What needs to be done -> Extract, exactly and without pictures, every line from the one that includes "Binutils – Gold" through the final line of the material below.

Extracted material ->
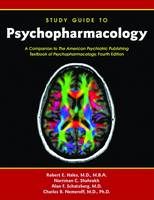 Study Guide to Psychopharmacology: A Companion to The American Psychiatric Publishing Textbook of Psychopharmacology, Fourth Edition (Paperback)
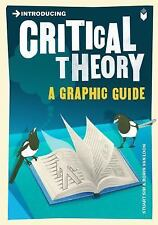Introducing Ser.: Critical Theory : A Graphic Guide by Sharron Shatil, Dan...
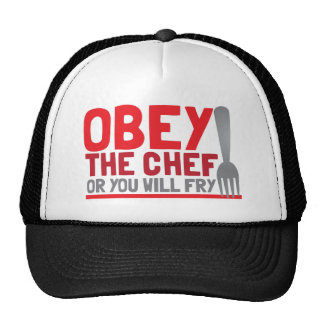Obedezca al cocinero o usted freirá gorra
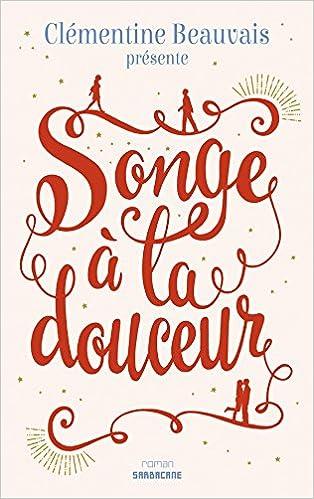 Songe a la douceur (EXPRIM'): Amazon.co.uk: Beauvais, Clementine:  9782848659084: Books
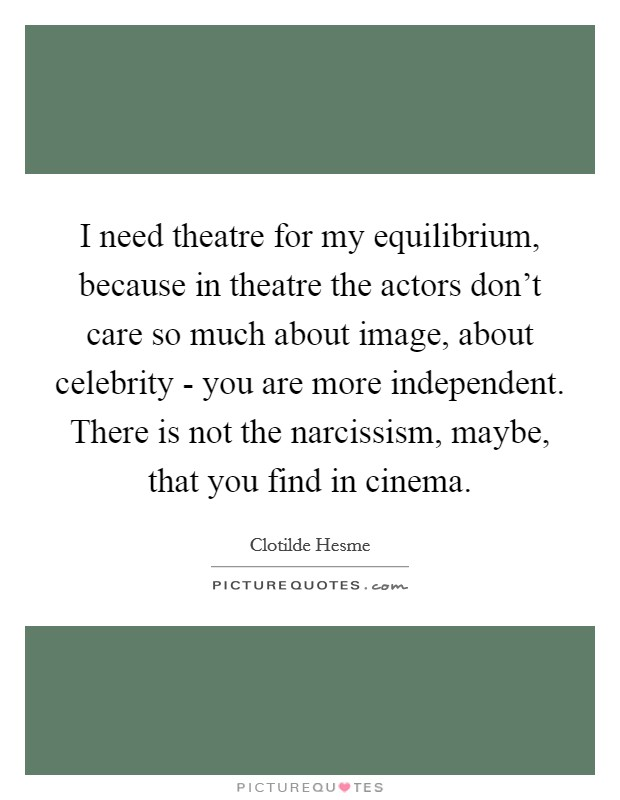 I need theatre for my equilibrium, because in theatre the actors don't care so much about image, about celebrity - you are more independent. There is not the narcissism, maybe, that you find in cinema Picture Quote #1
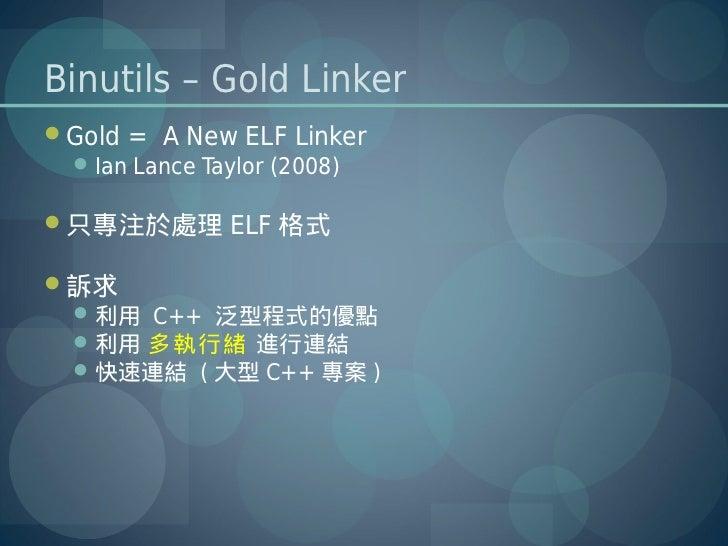 Binutils – Gold LinkerGold = A New ELF Linker  Ian Lance Taylor (2008)只專注於處理 ELF 格式訴求  利用 C++ 泛型程式的優點  利用 多執行緒 進行連結 ...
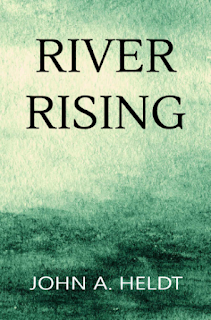 Front cover image of RIVER RISING by John A. Heldt, to be read next by On My Kindle Book Reviews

Reply ->
 Binutils – Gold LinkerGold = A New ELF Linker  Ian Lance Taylor (2008)只專注於處理 ELF 格式訴求  利用 C++ 泛型程式的優點  利用 多執行緒 進行連結 ...
 Front cover image of RIVER RISING by John A. Heldt, to be read next by On My Kindle Book Reviews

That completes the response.